Bayer Close to $10 Billion Roundup Settlement?

Canceled court cases fuel speculation

11.02.2020 -

Signs have been multiplying recently that Bayer is close to an out-of-court settlement of US plaintiffs’ claims that Monsanto’s legacy herbicide Roundup caused their cancer.

In December 2019, it was revealed that a symbolically significant case due to be heard in Monsanto’s US hometown of St. Louis, Missouri, before the end of the year had been delayed until Jan. 24, 2020, The court date was later canceled.

Bayer has meanwhile confirmed that a trial set to begin on Feb. 24 in a San Francisco, California, federal court will also not open on that date as scheduled. It has also asked a California appeals court to overturn an award of $86 million to a California couple in a Roundup trial dating from May 2019.

The newspaper Wall Street Journal, citing sources, now reports that Bayer is aiming to settle all present and future lawsuits for $10 billion, with several analysts commenting that the sum would be “positive” for the Leverkusen-based group.

From the start, management has been reluctant to settle out of court, expressing confidence that its argument that the glyphosate-based herbicide is safe to use and does not cause cancer will eventually hold sway.

CEO Werner Baumann said in December he expected appeals courts to begin reversing or adjusting the three US verdicts that awarded a total of $2.4 billion to plaintiffs. While some awards have been revised downward, an overturn of the judgments has remained elusive.

As yet, Bayer has declined to comment on how much it is willing to pay or a time frame for a settlement, but observers believe something will be announced well ahead of the annual general meeting scheduled for Apr. 28. Without positive news, Baumann could face another no-confidence vote, although its share price has recovered from its earlier steep plunge.

The erstwhile chemicals giant now focused on life sciences has been in mediation over the Roundup litigation since 2019. Last month, court-appointed mediator Ken Feinberg estimated the number of pending cases at 75,000, though Bayer said the total was “under 50,000.” Its last officially communicated figure was 42,700, with all plaintiffs in the US.

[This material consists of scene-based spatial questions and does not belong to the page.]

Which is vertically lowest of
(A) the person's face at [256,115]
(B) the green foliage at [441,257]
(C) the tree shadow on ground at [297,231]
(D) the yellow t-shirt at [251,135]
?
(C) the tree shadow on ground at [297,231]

EPA Renews Glyphosate Registration

In a bit of news already positive for the world’s largest agrochemicals manufacturer, the US Environmental Protection Agency (EPA) in late January renewed the registration of glyphosate, finding that the controversial compound presents “low or limited” potential risks to birds and mammals.

The US environmental watchdog, which has lost much of its bite during the presidency of Donald Trump, said it had found “insufficient evidence to conclude that glyphosate plays a role in any human disease.”

While Bayer managing board member Liam Condon, who has responsibility for the group’s agriculture business, commented that the EPA’s latest decision “adds to the long-term evaluation of leading international health authorities that these products are safe and that glyphosate is not carcinogenic,” environmental and health NGOs take a different view.

“The Trump EPA’s assertion that glyphosate poses no risks to human health disregards independent science findings in favor of confidential industry results and profits,” said Lori Ann Burd, director of environmental health at the US Center for Biological Diversity.